▶ [Exercise instructions] Copy out exactly the lines below that run from the one holding "Moorings in the" to the one holding "3 kalanchoe różowe Fotografia Stock", keeping both of those lines and no others.
#### Supplied material
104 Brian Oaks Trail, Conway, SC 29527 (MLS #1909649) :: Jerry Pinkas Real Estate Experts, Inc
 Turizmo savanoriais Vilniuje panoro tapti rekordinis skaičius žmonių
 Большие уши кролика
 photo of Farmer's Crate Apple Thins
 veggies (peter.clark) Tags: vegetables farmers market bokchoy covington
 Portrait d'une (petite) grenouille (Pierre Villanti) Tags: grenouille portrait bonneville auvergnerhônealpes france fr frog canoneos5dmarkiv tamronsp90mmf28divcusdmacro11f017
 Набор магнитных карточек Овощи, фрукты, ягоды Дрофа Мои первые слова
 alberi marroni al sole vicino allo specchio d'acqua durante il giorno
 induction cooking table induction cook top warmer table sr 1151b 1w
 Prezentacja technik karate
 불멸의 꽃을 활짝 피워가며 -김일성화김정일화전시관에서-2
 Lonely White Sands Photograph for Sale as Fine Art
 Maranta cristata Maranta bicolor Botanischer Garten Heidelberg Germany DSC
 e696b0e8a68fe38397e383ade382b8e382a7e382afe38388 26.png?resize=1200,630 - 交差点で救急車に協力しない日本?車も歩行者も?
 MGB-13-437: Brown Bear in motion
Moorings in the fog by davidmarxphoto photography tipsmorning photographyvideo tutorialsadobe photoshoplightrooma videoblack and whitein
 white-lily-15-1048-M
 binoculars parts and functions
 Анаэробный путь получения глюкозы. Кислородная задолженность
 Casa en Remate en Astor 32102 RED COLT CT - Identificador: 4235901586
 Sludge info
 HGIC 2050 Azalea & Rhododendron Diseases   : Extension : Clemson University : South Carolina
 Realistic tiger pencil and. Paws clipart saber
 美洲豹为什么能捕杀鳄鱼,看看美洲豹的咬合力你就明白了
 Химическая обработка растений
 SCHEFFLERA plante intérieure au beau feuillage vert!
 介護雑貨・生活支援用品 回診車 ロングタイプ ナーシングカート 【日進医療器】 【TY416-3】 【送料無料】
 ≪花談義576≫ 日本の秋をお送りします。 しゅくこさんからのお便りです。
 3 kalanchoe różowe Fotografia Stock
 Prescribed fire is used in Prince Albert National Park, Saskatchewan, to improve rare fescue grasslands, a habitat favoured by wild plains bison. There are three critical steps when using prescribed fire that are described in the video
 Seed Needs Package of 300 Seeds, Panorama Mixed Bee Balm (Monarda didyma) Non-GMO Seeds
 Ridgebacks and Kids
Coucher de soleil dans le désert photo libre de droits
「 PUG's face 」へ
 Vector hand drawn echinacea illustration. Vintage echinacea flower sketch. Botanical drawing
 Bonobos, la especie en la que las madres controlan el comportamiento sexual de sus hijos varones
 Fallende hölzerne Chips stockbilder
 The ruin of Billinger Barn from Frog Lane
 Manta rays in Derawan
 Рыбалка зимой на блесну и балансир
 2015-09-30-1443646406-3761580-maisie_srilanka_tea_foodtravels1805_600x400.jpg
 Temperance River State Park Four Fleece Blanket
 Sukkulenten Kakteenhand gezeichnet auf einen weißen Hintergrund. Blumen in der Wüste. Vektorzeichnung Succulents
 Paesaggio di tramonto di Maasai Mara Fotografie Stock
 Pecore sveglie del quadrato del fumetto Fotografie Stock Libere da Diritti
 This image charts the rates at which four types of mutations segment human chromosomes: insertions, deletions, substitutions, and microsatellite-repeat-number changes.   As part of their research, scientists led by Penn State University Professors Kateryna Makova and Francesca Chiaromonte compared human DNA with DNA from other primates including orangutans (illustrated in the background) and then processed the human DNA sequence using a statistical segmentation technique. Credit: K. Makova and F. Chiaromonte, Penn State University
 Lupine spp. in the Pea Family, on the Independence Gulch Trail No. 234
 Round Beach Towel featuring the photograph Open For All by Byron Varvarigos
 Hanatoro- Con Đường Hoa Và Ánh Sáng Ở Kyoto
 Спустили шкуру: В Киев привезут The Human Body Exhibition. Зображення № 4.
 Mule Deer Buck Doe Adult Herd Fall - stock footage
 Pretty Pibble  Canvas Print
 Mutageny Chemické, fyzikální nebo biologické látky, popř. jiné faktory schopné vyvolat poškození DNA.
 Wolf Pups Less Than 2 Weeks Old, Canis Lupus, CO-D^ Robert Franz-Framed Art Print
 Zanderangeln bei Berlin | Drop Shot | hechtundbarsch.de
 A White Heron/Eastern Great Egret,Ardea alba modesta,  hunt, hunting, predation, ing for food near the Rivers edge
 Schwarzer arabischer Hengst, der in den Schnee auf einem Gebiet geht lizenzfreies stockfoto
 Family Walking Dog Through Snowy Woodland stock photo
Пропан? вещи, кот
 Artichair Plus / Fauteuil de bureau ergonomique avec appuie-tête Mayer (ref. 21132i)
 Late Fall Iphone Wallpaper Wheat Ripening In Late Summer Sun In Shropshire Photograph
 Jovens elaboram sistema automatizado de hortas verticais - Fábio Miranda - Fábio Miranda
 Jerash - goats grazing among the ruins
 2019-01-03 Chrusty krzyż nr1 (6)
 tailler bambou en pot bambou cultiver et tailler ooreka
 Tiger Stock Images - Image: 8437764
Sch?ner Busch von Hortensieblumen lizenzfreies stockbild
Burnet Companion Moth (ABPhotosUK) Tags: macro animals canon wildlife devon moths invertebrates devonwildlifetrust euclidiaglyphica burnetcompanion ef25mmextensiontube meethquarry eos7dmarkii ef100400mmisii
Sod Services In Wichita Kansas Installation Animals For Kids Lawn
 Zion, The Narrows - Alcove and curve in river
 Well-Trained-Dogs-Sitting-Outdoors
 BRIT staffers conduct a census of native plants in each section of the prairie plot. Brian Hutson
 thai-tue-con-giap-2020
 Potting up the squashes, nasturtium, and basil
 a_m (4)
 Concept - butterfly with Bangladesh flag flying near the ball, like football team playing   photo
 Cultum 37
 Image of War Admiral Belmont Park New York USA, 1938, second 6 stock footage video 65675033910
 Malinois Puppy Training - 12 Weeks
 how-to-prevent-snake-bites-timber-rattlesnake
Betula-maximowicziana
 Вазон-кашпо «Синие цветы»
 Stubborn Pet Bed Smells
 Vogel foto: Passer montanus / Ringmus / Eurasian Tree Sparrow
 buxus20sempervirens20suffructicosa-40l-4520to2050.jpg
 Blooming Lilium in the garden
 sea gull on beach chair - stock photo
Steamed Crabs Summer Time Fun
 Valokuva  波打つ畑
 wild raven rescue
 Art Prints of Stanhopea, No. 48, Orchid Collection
########
▶ [Response area]
Moorings in the fog by davidmarxphoto photography tipsmorning photographyvideo tutorialsadobe photoshoplightrooma videoblack and whitein
 white-lily-15-1048-M
 binoculars parts and functions
 Анаэробный путь получения глюкозы. Кислородная задолженность
 Casa en Remate en Astor 32102 RED COLT CT - Identificador: 4235901586
 Sludge info
 HGIC 2050 Azalea & Rhododendron Diseases   : Extension : Clemson University : South Carolina
 Realistic tiger pencil and. Paws clipart saber
 美洲豹为什么能捕杀鳄鱼,看看美洲豹的咬合力你就明白了
 Химическая обработка растений
 SCHEFFLERA plante intérieure au beau feuillage vert!
 介護雑貨・生活支援用品 回診車 ロングタイプ ナーシングカート 【日進医療器】 【TY416-3】 【送料無料】
 ≪花談義576≫ 日本の秋をお送りします。 しゅくこさんからのお便りです。
 3 kalanchoe różowe Fotografia Stock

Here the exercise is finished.